Rob Deneke, manager of the Juno Continuation Fund: “The prices of European equities which have risen sharply in the first quarter largely come from segments and companies that are in dire straits. We see companies that are now climbing out of the valley but whose chances of survival in the long term are slim. High valuations and an uncertain outlook, coupled with high oil prices, rising inflation and upcoming tax increases for US companies, are reasons enough to be cautious rather than euphoric. More than ever, it is important to have companies in the portfolio that can take a beating. It is precisely those companies to which predictable profit growth is central, that come to the surface in our strategy. Price pressure can also arise if short-term investors switch from these quality stocks to more cyclical stocks that are now stealing the show.

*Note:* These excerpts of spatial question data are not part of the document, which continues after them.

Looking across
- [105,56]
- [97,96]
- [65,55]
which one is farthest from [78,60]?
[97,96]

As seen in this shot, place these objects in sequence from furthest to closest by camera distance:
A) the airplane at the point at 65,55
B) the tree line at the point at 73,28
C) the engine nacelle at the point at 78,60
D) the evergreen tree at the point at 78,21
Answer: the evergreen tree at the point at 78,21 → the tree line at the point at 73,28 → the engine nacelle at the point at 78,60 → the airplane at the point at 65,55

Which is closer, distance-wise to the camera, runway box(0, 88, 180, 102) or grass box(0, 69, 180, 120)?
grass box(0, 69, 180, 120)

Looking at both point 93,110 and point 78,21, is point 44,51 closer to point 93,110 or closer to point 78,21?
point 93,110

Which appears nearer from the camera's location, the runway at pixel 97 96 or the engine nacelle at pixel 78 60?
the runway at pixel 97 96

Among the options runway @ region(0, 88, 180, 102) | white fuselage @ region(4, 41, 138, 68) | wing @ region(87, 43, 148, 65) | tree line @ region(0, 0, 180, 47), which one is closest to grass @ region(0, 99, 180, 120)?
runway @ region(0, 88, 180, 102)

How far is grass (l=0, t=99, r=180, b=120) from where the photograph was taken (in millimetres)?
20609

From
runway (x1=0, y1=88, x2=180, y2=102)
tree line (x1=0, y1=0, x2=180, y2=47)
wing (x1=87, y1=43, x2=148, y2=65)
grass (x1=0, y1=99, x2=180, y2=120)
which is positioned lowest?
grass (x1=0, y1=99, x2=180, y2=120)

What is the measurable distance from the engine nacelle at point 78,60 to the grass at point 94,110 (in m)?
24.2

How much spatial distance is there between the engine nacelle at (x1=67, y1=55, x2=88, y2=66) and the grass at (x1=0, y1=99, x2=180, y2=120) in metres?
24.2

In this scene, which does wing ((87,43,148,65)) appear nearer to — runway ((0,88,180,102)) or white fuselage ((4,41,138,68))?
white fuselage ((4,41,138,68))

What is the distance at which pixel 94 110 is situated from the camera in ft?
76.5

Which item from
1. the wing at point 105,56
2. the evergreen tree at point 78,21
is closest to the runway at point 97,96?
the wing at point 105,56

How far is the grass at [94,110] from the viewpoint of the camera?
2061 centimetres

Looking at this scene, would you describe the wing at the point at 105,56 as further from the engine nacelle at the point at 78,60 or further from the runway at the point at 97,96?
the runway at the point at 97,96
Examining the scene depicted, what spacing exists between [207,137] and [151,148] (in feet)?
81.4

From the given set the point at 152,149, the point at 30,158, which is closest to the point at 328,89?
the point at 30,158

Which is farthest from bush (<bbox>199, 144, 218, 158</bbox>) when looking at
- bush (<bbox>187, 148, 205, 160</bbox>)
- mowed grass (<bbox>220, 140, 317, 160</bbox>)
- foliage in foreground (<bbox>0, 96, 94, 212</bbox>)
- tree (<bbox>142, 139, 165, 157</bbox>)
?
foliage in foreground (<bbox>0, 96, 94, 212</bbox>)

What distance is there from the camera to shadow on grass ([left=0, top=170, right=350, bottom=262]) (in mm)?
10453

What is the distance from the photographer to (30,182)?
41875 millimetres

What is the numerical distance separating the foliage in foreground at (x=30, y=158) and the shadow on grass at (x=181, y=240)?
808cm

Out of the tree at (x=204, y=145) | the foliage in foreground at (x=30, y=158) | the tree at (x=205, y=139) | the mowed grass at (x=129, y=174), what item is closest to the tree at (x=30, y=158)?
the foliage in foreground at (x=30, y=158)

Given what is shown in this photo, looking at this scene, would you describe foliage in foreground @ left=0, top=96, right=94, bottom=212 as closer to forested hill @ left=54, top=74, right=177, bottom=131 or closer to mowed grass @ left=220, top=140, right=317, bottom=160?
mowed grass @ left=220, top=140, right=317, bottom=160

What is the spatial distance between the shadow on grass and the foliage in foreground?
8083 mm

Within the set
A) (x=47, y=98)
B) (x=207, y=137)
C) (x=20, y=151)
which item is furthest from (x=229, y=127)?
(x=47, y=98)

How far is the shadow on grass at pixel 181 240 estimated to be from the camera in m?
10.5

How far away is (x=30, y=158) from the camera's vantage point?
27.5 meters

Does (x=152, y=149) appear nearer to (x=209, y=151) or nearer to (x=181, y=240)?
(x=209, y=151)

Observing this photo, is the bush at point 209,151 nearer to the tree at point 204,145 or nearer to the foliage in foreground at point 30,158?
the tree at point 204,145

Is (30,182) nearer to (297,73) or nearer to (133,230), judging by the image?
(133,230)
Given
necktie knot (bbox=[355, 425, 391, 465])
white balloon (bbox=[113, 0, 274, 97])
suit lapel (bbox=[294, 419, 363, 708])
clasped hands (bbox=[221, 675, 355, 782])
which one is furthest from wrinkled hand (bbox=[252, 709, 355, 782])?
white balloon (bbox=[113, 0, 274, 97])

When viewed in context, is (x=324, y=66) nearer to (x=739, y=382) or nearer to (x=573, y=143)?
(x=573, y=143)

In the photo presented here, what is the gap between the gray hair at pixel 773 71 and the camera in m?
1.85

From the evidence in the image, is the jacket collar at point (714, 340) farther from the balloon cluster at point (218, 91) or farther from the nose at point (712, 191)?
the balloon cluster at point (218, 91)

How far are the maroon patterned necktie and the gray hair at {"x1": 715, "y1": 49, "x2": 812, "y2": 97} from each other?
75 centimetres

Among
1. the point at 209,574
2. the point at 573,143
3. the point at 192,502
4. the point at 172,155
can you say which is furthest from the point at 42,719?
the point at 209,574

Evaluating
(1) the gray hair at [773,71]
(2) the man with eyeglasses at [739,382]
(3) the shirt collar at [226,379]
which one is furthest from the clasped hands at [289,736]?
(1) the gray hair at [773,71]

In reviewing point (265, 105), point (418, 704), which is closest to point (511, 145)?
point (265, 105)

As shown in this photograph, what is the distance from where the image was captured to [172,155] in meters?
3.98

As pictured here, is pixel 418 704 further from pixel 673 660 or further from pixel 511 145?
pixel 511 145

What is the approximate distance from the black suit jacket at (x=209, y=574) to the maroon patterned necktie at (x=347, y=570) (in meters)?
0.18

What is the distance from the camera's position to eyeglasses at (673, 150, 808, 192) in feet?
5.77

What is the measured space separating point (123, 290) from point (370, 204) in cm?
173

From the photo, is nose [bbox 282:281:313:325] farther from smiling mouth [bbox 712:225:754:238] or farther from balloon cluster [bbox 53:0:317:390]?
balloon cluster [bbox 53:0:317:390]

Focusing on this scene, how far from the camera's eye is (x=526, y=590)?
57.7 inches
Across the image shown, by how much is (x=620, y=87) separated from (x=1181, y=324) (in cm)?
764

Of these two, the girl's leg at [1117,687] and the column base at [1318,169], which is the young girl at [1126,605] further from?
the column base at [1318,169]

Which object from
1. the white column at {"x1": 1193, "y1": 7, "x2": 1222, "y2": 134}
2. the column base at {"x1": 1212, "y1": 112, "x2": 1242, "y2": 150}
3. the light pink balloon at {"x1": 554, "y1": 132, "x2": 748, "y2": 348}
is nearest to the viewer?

In fact, those passers-by offer us potential entry opportunities.” 

The quarterly report can be found here and the most recent fact sheet here.


About Juno Investment Partners

Juno Investment Partners was established in 2007 as a fully independent fund manager and has an AIFM license (as referred to in Section 2:65 of the Wft), issued by the Dutch regulator AFM. Juno specializes in the selection of exceptional listed (family owned) companies in Europe. Companies that are able to achieve predictable and stable earnings growth year after year are considered for investment. The selection process focuses on the return on invested capital, a low debt ratio and free cash flows of a highly predictable nature. The analysts/portfolio managers compile a highly concentrated portfolio of approximately fifteen companies that they identify, analyze and visit regularly. Selected companies remain in the portfolio for a longer time period (usually more than five years). All analysts/portfolio managers have themselves invested in the Juno funds.

Juno offers three products: The Juno Selection Fund, which focuses on the selection of smaller and medium-sized listed companies, the Juno Continuation Fund for medium-sized companies and individual asset management using the same investment style, for larger clients through managed segregated accounts.

– The Juno Selection Fund was launched in 2008. This mutual fund invests in distinctive European small and medium-sized companies with an initial market capitalization of €250 million to €4 billion. In recent years, this investment style has resulted in above average investment returns for participants in the Juno Selection Fund. This fund has been hard closed for further (follow on) subscriptions since 2018.

– The same investment strategy is applied in the Juno Continuation Fund, which was launched on February 1, 2020. This fund focuses on unique, medium-sized European companies with a market value between €4 billion and €20 billion at the time of initial purchase. As is the case with the Selection Fund, the Continuation Fund also has a strong preference for investments in businesses that are family owned, or companies in which a family or management itself is also a shareholder.